Most enterprises struggle to decide which AI use cases to pursue and feel stuck in pilot phases. The right strategy can help technology leaders light the way.
PepsiCo is beginning to hit its stride regarding project prioritization as pressure mounts to show results, according to Athina Kanioura, the company’s EVP and chief strategy and transformation officer.
“There isn’t one rule that fits every company," Kanioura told CIO Dive. "But what we’ve done, which has proven successful so far, is give people room to play while having a very focused agenda on what we call enterprisewide generative AI capabilities that are critical for the company’s future.”

Kanioura said this dual approach helps to promote innovation and employee engagement without overextending resources or getting bogged down by a billion pilots.
“We will not stifle innovation, but we also need to move toward getting the big ROI on those investments in the places that matter most,” Kanioura said.
The food and beverage company established an internal sandbox where employees can experiment and test out tools. The platform, called PepGenX, was integrated with Amazon Bedrock to increase flexibility and capability for application development as part of PepsiCo’s multiyear agreement with AWS.
Most businesses cast a wide net when generative AI began gaining traction, holding hackathons and soliciting ideas for implementation. More recently the focus has shifted to sifting through use cases to find what best aligns with broader business goals — and it hasn’t been easy. More than half of IT and business leaders say it's challenging to choose the right use cases based on metrics like costs, business impact and the ability to execute, according to a Snowflake survey.
As companies abandon most of their AI initiatives and pare back pilots, technology leaders face pressure to move projects along faster and transition them into production.
Establishing key priorities has helped PepsiCo stay focused.
“We have four or five big bets, and that has helped direct investments and align teams,” said Kanioura, such as using AI to help rethink innovation and workforce management. The company embedded generative AI into the product lifecycle management process to manage information about formulas, recipes and deadlines for different launches.
“Think of a universe of structured and unstructured data,” Kanioura said. “We have now managed to cut the cycle of that whole thing from lots of months to very few months.”
PepsiCo has also used the technology to connect disparate sources, systems and data so employees have easier access to information, from insurance policy details to how to service a laptop.
“This information became much closer to the employee without us having to redesign everything from scratch,” Kanioura said. “The full launch in North America [came] with great results, and we’re continuing the rollout to the rest of the world.”
Kanioura keeps a close eye on the “big bets” and how they track against assigned KPIs.
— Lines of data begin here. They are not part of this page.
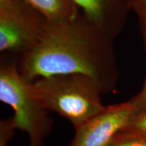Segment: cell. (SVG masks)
<instances>
[{
    "mask_svg": "<svg viewBox=\"0 0 146 146\" xmlns=\"http://www.w3.org/2000/svg\"><path fill=\"white\" fill-rule=\"evenodd\" d=\"M80 12L115 38L125 26L130 0H73Z\"/></svg>",
    "mask_w": 146,
    "mask_h": 146,
    "instance_id": "obj_6",
    "label": "cell"
},
{
    "mask_svg": "<svg viewBox=\"0 0 146 146\" xmlns=\"http://www.w3.org/2000/svg\"><path fill=\"white\" fill-rule=\"evenodd\" d=\"M141 28H142V33L145 39V51H146V21H141ZM131 102L136 108V111L146 109V76L145 82L143 84V87L141 90L136 94L135 97H133L131 99H130Z\"/></svg>",
    "mask_w": 146,
    "mask_h": 146,
    "instance_id": "obj_11",
    "label": "cell"
},
{
    "mask_svg": "<svg viewBox=\"0 0 146 146\" xmlns=\"http://www.w3.org/2000/svg\"><path fill=\"white\" fill-rule=\"evenodd\" d=\"M16 130L13 117H10L0 122V146H8Z\"/></svg>",
    "mask_w": 146,
    "mask_h": 146,
    "instance_id": "obj_9",
    "label": "cell"
},
{
    "mask_svg": "<svg viewBox=\"0 0 146 146\" xmlns=\"http://www.w3.org/2000/svg\"><path fill=\"white\" fill-rule=\"evenodd\" d=\"M136 111L130 100L106 106L75 128V135L68 146H106Z\"/></svg>",
    "mask_w": 146,
    "mask_h": 146,
    "instance_id": "obj_5",
    "label": "cell"
},
{
    "mask_svg": "<svg viewBox=\"0 0 146 146\" xmlns=\"http://www.w3.org/2000/svg\"><path fill=\"white\" fill-rule=\"evenodd\" d=\"M50 22L72 20L80 13L73 0H26Z\"/></svg>",
    "mask_w": 146,
    "mask_h": 146,
    "instance_id": "obj_7",
    "label": "cell"
},
{
    "mask_svg": "<svg viewBox=\"0 0 146 146\" xmlns=\"http://www.w3.org/2000/svg\"><path fill=\"white\" fill-rule=\"evenodd\" d=\"M106 146H146V141L118 132Z\"/></svg>",
    "mask_w": 146,
    "mask_h": 146,
    "instance_id": "obj_10",
    "label": "cell"
},
{
    "mask_svg": "<svg viewBox=\"0 0 146 146\" xmlns=\"http://www.w3.org/2000/svg\"><path fill=\"white\" fill-rule=\"evenodd\" d=\"M31 84L47 110L68 119L74 128L106 108L99 85L84 74H56L37 79Z\"/></svg>",
    "mask_w": 146,
    "mask_h": 146,
    "instance_id": "obj_2",
    "label": "cell"
},
{
    "mask_svg": "<svg viewBox=\"0 0 146 146\" xmlns=\"http://www.w3.org/2000/svg\"><path fill=\"white\" fill-rule=\"evenodd\" d=\"M49 21L26 0H0L1 57L19 60L44 35Z\"/></svg>",
    "mask_w": 146,
    "mask_h": 146,
    "instance_id": "obj_4",
    "label": "cell"
},
{
    "mask_svg": "<svg viewBox=\"0 0 146 146\" xmlns=\"http://www.w3.org/2000/svg\"><path fill=\"white\" fill-rule=\"evenodd\" d=\"M114 40L81 12L69 21H49L42 39L19 60L18 68L29 83L56 74L80 73L94 79L103 94L112 93L118 80Z\"/></svg>",
    "mask_w": 146,
    "mask_h": 146,
    "instance_id": "obj_1",
    "label": "cell"
},
{
    "mask_svg": "<svg viewBox=\"0 0 146 146\" xmlns=\"http://www.w3.org/2000/svg\"><path fill=\"white\" fill-rule=\"evenodd\" d=\"M131 10L136 13L140 22L146 21V0H130Z\"/></svg>",
    "mask_w": 146,
    "mask_h": 146,
    "instance_id": "obj_12",
    "label": "cell"
},
{
    "mask_svg": "<svg viewBox=\"0 0 146 146\" xmlns=\"http://www.w3.org/2000/svg\"><path fill=\"white\" fill-rule=\"evenodd\" d=\"M0 100L14 110L16 129L25 132L29 146H43L53 127L49 110L21 76L16 60L1 57Z\"/></svg>",
    "mask_w": 146,
    "mask_h": 146,
    "instance_id": "obj_3",
    "label": "cell"
},
{
    "mask_svg": "<svg viewBox=\"0 0 146 146\" xmlns=\"http://www.w3.org/2000/svg\"><path fill=\"white\" fill-rule=\"evenodd\" d=\"M119 132L146 141V109L136 111Z\"/></svg>",
    "mask_w": 146,
    "mask_h": 146,
    "instance_id": "obj_8",
    "label": "cell"
}]
</instances>
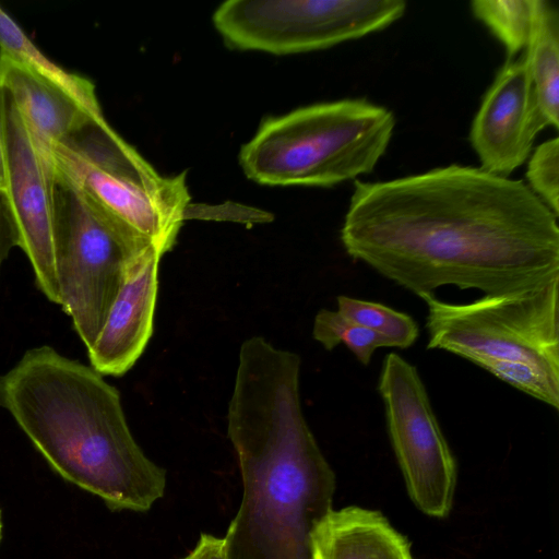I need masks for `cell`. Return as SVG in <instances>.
Listing matches in <instances>:
<instances>
[{
    "mask_svg": "<svg viewBox=\"0 0 559 559\" xmlns=\"http://www.w3.org/2000/svg\"><path fill=\"white\" fill-rule=\"evenodd\" d=\"M7 411L49 466L111 511L145 512L166 472L134 440L119 391L91 365L41 345L0 374Z\"/></svg>",
    "mask_w": 559,
    "mask_h": 559,
    "instance_id": "3957f363",
    "label": "cell"
},
{
    "mask_svg": "<svg viewBox=\"0 0 559 559\" xmlns=\"http://www.w3.org/2000/svg\"><path fill=\"white\" fill-rule=\"evenodd\" d=\"M7 178V148L3 124V97L0 88V191L5 186Z\"/></svg>",
    "mask_w": 559,
    "mask_h": 559,
    "instance_id": "cb8c5ba5",
    "label": "cell"
},
{
    "mask_svg": "<svg viewBox=\"0 0 559 559\" xmlns=\"http://www.w3.org/2000/svg\"><path fill=\"white\" fill-rule=\"evenodd\" d=\"M300 364L261 336L240 346L227 431L243 492L227 559H312V531L332 509L335 474L302 414Z\"/></svg>",
    "mask_w": 559,
    "mask_h": 559,
    "instance_id": "7a4b0ae2",
    "label": "cell"
},
{
    "mask_svg": "<svg viewBox=\"0 0 559 559\" xmlns=\"http://www.w3.org/2000/svg\"><path fill=\"white\" fill-rule=\"evenodd\" d=\"M378 392L411 500L424 514L445 518L455 493L456 461L416 367L395 353L386 355Z\"/></svg>",
    "mask_w": 559,
    "mask_h": 559,
    "instance_id": "9c48e42d",
    "label": "cell"
},
{
    "mask_svg": "<svg viewBox=\"0 0 559 559\" xmlns=\"http://www.w3.org/2000/svg\"><path fill=\"white\" fill-rule=\"evenodd\" d=\"M471 8L502 43L510 59L525 49L534 23L535 0H475Z\"/></svg>",
    "mask_w": 559,
    "mask_h": 559,
    "instance_id": "e0dca14e",
    "label": "cell"
},
{
    "mask_svg": "<svg viewBox=\"0 0 559 559\" xmlns=\"http://www.w3.org/2000/svg\"><path fill=\"white\" fill-rule=\"evenodd\" d=\"M547 126L525 55L509 59L472 123L469 140L480 168L508 178L527 159L537 134Z\"/></svg>",
    "mask_w": 559,
    "mask_h": 559,
    "instance_id": "8fae6325",
    "label": "cell"
},
{
    "mask_svg": "<svg viewBox=\"0 0 559 559\" xmlns=\"http://www.w3.org/2000/svg\"><path fill=\"white\" fill-rule=\"evenodd\" d=\"M312 335L326 350L345 345L365 366L369 365L376 349L391 347L385 337L350 321L337 310H320L314 318Z\"/></svg>",
    "mask_w": 559,
    "mask_h": 559,
    "instance_id": "d6986e66",
    "label": "cell"
},
{
    "mask_svg": "<svg viewBox=\"0 0 559 559\" xmlns=\"http://www.w3.org/2000/svg\"><path fill=\"white\" fill-rule=\"evenodd\" d=\"M163 254L155 248L131 270L99 335L87 349L90 365L103 376L119 377L129 371L152 336Z\"/></svg>",
    "mask_w": 559,
    "mask_h": 559,
    "instance_id": "7c38bea8",
    "label": "cell"
},
{
    "mask_svg": "<svg viewBox=\"0 0 559 559\" xmlns=\"http://www.w3.org/2000/svg\"><path fill=\"white\" fill-rule=\"evenodd\" d=\"M2 535H3V520H2V511L0 509V544L2 540Z\"/></svg>",
    "mask_w": 559,
    "mask_h": 559,
    "instance_id": "d4e9b609",
    "label": "cell"
},
{
    "mask_svg": "<svg viewBox=\"0 0 559 559\" xmlns=\"http://www.w3.org/2000/svg\"><path fill=\"white\" fill-rule=\"evenodd\" d=\"M557 218L522 180L454 164L356 180L341 240L420 298L444 285L511 295L559 278Z\"/></svg>",
    "mask_w": 559,
    "mask_h": 559,
    "instance_id": "6da1fadb",
    "label": "cell"
},
{
    "mask_svg": "<svg viewBox=\"0 0 559 559\" xmlns=\"http://www.w3.org/2000/svg\"><path fill=\"white\" fill-rule=\"evenodd\" d=\"M312 559H414L411 543L379 511L331 509L311 534Z\"/></svg>",
    "mask_w": 559,
    "mask_h": 559,
    "instance_id": "5bb4252c",
    "label": "cell"
},
{
    "mask_svg": "<svg viewBox=\"0 0 559 559\" xmlns=\"http://www.w3.org/2000/svg\"><path fill=\"white\" fill-rule=\"evenodd\" d=\"M180 559H227L224 538L202 533L197 546Z\"/></svg>",
    "mask_w": 559,
    "mask_h": 559,
    "instance_id": "603a6c76",
    "label": "cell"
},
{
    "mask_svg": "<svg viewBox=\"0 0 559 559\" xmlns=\"http://www.w3.org/2000/svg\"><path fill=\"white\" fill-rule=\"evenodd\" d=\"M0 88L49 152L102 109L80 102L60 85L0 53Z\"/></svg>",
    "mask_w": 559,
    "mask_h": 559,
    "instance_id": "4fadbf2b",
    "label": "cell"
},
{
    "mask_svg": "<svg viewBox=\"0 0 559 559\" xmlns=\"http://www.w3.org/2000/svg\"><path fill=\"white\" fill-rule=\"evenodd\" d=\"M558 297L559 278L528 292L467 304L426 295L427 347L469 361L489 357L527 362L559 378Z\"/></svg>",
    "mask_w": 559,
    "mask_h": 559,
    "instance_id": "52a82bcc",
    "label": "cell"
},
{
    "mask_svg": "<svg viewBox=\"0 0 559 559\" xmlns=\"http://www.w3.org/2000/svg\"><path fill=\"white\" fill-rule=\"evenodd\" d=\"M14 247H19L17 235L0 191V269Z\"/></svg>",
    "mask_w": 559,
    "mask_h": 559,
    "instance_id": "7402d4cb",
    "label": "cell"
},
{
    "mask_svg": "<svg viewBox=\"0 0 559 559\" xmlns=\"http://www.w3.org/2000/svg\"><path fill=\"white\" fill-rule=\"evenodd\" d=\"M7 178L1 190L19 248L27 257L37 288L59 305L55 243L56 174L50 152L31 133L2 90Z\"/></svg>",
    "mask_w": 559,
    "mask_h": 559,
    "instance_id": "30bf717a",
    "label": "cell"
},
{
    "mask_svg": "<svg viewBox=\"0 0 559 559\" xmlns=\"http://www.w3.org/2000/svg\"><path fill=\"white\" fill-rule=\"evenodd\" d=\"M337 311L350 321L385 337L391 347L412 346L419 329L415 320L385 305L348 296H337Z\"/></svg>",
    "mask_w": 559,
    "mask_h": 559,
    "instance_id": "ac0fdd59",
    "label": "cell"
},
{
    "mask_svg": "<svg viewBox=\"0 0 559 559\" xmlns=\"http://www.w3.org/2000/svg\"><path fill=\"white\" fill-rule=\"evenodd\" d=\"M402 0H229L213 22L225 43L276 55L324 49L388 27Z\"/></svg>",
    "mask_w": 559,
    "mask_h": 559,
    "instance_id": "ba28073f",
    "label": "cell"
},
{
    "mask_svg": "<svg viewBox=\"0 0 559 559\" xmlns=\"http://www.w3.org/2000/svg\"><path fill=\"white\" fill-rule=\"evenodd\" d=\"M524 55L540 107L549 126L559 127V12L535 0L534 23Z\"/></svg>",
    "mask_w": 559,
    "mask_h": 559,
    "instance_id": "9a60e30c",
    "label": "cell"
},
{
    "mask_svg": "<svg viewBox=\"0 0 559 559\" xmlns=\"http://www.w3.org/2000/svg\"><path fill=\"white\" fill-rule=\"evenodd\" d=\"M0 53L60 85L86 106L100 107L94 84L86 78L66 71L47 58L1 7Z\"/></svg>",
    "mask_w": 559,
    "mask_h": 559,
    "instance_id": "2e32d148",
    "label": "cell"
},
{
    "mask_svg": "<svg viewBox=\"0 0 559 559\" xmlns=\"http://www.w3.org/2000/svg\"><path fill=\"white\" fill-rule=\"evenodd\" d=\"M394 127L391 110L364 98L313 104L265 119L240 165L260 185L332 187L371 173Z\"/></svg>",
    "mask_w": 559,
    "mask_h": 559,
    "instance_id": "277c9868",
    "label": "cell"
},
{
    "mask_svg": "<svg viewBox=\"0 0 559 559\" xmlns=\"http://www.w3.org/2000/svg\"><path fill=\"white\" fill-rule=\"evenodd\" d=\"M55 210L58 306L88 349L131 270L158 248L105 219L57 177Z\"/></svg>",
    "mask_w": 559,
    "mask_h": 559,
    "instance_id": "8992f818",
    "label": "cell"
},
{
    "mask_svg": "<svg viewBox=\"0 0 559 559\" xmlns=\"http://www.w3.org/2000/svg\"><path fill=\"white\" fill-rule=\"evenodd\" d=\"M526 177L530 189L556 215H559V139L543 142L532 153Z\"/></svg>",
    "mask_w": 559,
    "mask_h": 559,
    "instance_id": "44dd1931",
    "label": "cell"
},
{
    "mask_svg": "<svg viewBox=\"0 0 559 559\" xmlns=\"http://www.w3.org/2000/svg\"><path fill=\"white\" fill-rule=\"evenodd\" d=\"M50 156L56 177L75 188L97 214L163 253L173 249L191 199L185 173L158 174L103 112L52 146Z\"/></svg>",
    "mask_w": 559,
    "mask_h": 559,
    "instance_id": "5b68a950",
    "label": "cell"
},
{
    "mask_svg": "<svg viewBox=\"0 0 559 559\" xmlns=\"http://www.w3.org/2000/svg\"><path fill=\"white\" fill-rule=\"evenodd\" d=\"M515 389L559 409V378L527 362L478 357L471 360Z\"/></svg>",
    "mask_w": 559,
    "mask_h": 559,
    "instance_id": "ffe728a7",
    "label": "cell"
}]
</instances>
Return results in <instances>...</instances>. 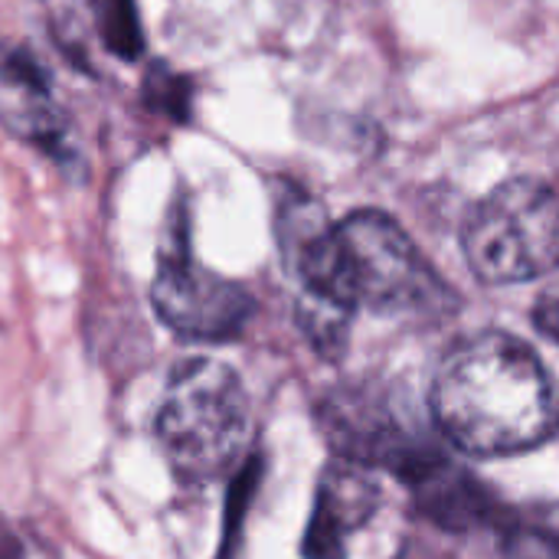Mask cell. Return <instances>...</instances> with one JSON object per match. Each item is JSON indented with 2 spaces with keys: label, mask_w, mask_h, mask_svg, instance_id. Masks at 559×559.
Instances as JSON below:
<instances>
[{
  "label": "cell",
  "mask_w": 559,
  "mask_h": 559,
  "mask_svg": "<svg viewBox=\"0 0 559 559\" xmlns=\"http://www.w3.org/2000/svg\"><path fill=\"white\" fill-rule=\"evenodd\" d=\"M151 305L177 337L197 344H226L239 337L255 314V301L239 282L193 259L187 229L174 233L157 259Z\"/></svg>",
  "instance_id": "obj_5"
},
{
  "label": "cell",
  "mask_w": 559,
  "mask_h": 559,
  "mask_svg": "<svg viewBox=\"0 0 559 559\" xmlns=\"http://www.w3.org/2000/svg\"><path fill=\"white\" fill-rule=\"evenodd\" d=\"M278 242L305 292L350 314L367 308L445 318L459 308L442 275L380 210H357L331 223L314 200L295 193L278 206Z\"/></svg>",
  "instance_id": "obj_1"
},
{
  "label": "cell",
  "mask_w": 559,
  "mask_h": 559,
  "mask_svg": "<svg viewBox=\"0 0 559 559\" xmlns=\"http://www.w3.org/2000/svg\"><path fill=\"white\" fill-rule=\"evenodd\" d=\"M465 259L485 285H521L559 269V193L534 177L498 183L465 223Z\"/></svg>",
  "instance_id": "obj_4"
},
{
  "label": "cell",
  "mask_w": 559,
  "mask_h": 559,
  "mask_svg": "<svg viewBox=\"0 0 559 559\" xmlns=\"http://www.w3.org/2000/svg\"><path fill=\"white\" fill-rule=\"evenodd\" d=\"M154 429L180 478L206 481L229 472L242 459L252 429L242 380L210 357L177 364L164 386Z\"/></svg>",
  "instance_id": "obj_3"
},
{
  "label": "cell",
  "mask_w": 559,
  "mask_h": 559,
  "mask_svg": "<svg viewBox=\"0 0 559 559\" xmlns=\"http://www.w3.org/2000/svg\"><path fill=\"white\" fill-rule=\"evenodd\" d=\"M534 324L559 344V285L540 295V301L534 308Z\"/></svg>",
  "instance_id": "obj_10"
},
{
  "label": "cell",
  "mask_w": 559,
  "mask_h": 559,
  "mask_svg": "<svg viewBox=\"0 0 559 559\" xmlns=\"http://www.w3.org/2000/svg\"><path fill=\"white\" fill-rule=\"evenodd\" d=\"M92 20L105 39V46L118 56V59H134L144 46L141 26H138V13H134V0H88Z\"/></svg>",
  "instance_id": "obj_8"
},
{
  "label": "cell",
  "mask_w": 559,
  "mask_h": 559,
  "mask_svg": "<svg viewBox=\"0 0 559 559\" xmlns=\"http://www.w3.org/2000/svg\"><path fill=\"white\" fill-rule=\"evenodd\" d=\"M380 491L360 462L341 459L334 462L314 498V514L305 531V559H344L347 540L360 531L377 511Z\"/></svg>",
  "instance_id": "obj_6"
},
{
  "label": "cell",
  "mask_w": 559,
  "mask_h": 559,
  "mask_svg": "<svg viewBox=\"0 0 559 559\" xmlns=\"http://www.w3.org/2000/svg\"><path fill=\"white\" fill-rule=\"evenodd\" d=\"M0 121L23 141L59 154L66 141L62 118L56 111L46 72L26 52L3 56L0 62Z\"/></svg>",
  "instance_id": "obj_7"
},
{
  "label": "cell",
  "mask_w": 559,
  "mask_h": 559,
  "mask_svg": "<svg viewBox=\"0 0 559 559\" xmlns=\"http://www.w3.org/2000/svg\"><path fill=\"white\" fill-rule=\"evenodd\" d=\"M0 559H20V547L7 534H0Z\"/></svg>",
  "instance_id": "obj_11"
},
{
  "label": "cell",
  "mask_w": 559,
  "mask_h": 559,
  "mask_svg": "<svg viewBox=\"0 0 559 559\" xmlns=\"http://www.w3.org/2000/svg\"><path fill=\"white\" fill-rule=\"evenodd\" d=\"M442 436L472 455H514L559 432V393L540 357L518 337L488 331L462 341L432 383Z\"/></svg>",
  "instance_id": "obj_2"
},
{
  "label": "cell",
  "mask_w": 559,
  "mask_h": 559,
  "mask_svg": "<svg viewBox=\"0 0 559 559\" xmlns=\"http://www.w3.org/2000/svg\"><path fill=\"white\" fill-rule=\"evenodd\" d=\"M298 321H301L305 334L311 337V344H314L324 357H334V354L344 347L350 311L305 292V301H301V308H298Z\"/></svg>",
  "instance_id": "obj_9"
}]
</instances>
But the internal sandbox is helping the company reach its broader goals, too.
“It helps people familiarize themselves with the technology,” Kanioura said. “It’s not just a platform to play, you get to understand the value and then you become an ambassador.”
Moving forward with agents
As enterprises enter the second half of the year, many are eyeing the efficiency gains touted by agentic AI providers. PepsiCo is part of the party, directing resources into AI agents after yearslong investments in digital transformation and subsequent progress on cloud and data goals.
“People underestimate the importance of investing in the foundation, especially the data foundation, as a prerequisite,” Kanioura said.
Some companies are finding that out the hard way.
Fewer than 2 in 5 executives have deployed generative AI tools at scale, and just 13% believe the technology has brought significant value, pointing to lagging data readiness as a key culprit, according to an Accenture report published in March. Data woes can erode trust, delay projects and increase costs.
PepsiCo’s digital transformation journey has relied heavily on a cloud-first approach. Company executives have said the efforts put the data strategy in a better position.
“If we hadn’t done all those changes and the moves, it would now be impossible for us to do agentic,” Kanioura said.
While still in the early stages, PepsiCo is exploring how agents can improve the employee and customer experiences. Partnerships are playing a big role in the process.
“Our internal engineering team cannot build everything, and it doesn’t make sense to,” Kanioura said. “I believe in the right balance between buy and build. You buy what’s a commodity, and you build what is a truly niche competitive advantage.”
The company has a stringent vendor-vetting process, often courting multiple potential providers before deciding. PepsiCo takes into account a vendor’s roadmap, understanding of industry context, capabilities and more.
“I need to see skin in the game,” Kanioura said.
The ability to work with vendors who will allow Pepsi to customize solutions is another big pull for the company.
“Nothing is 100% customized for Pepsi,” Kanioura said. “I don’t believe in extreme outsourcing, and the company always needs to be responsible for its own fate. Having a strong technology backbone of internal software engineers, enterprise architects, data engineers, AI and ML engineers, infrastructure and ops pros is super critical for the success of our organization.”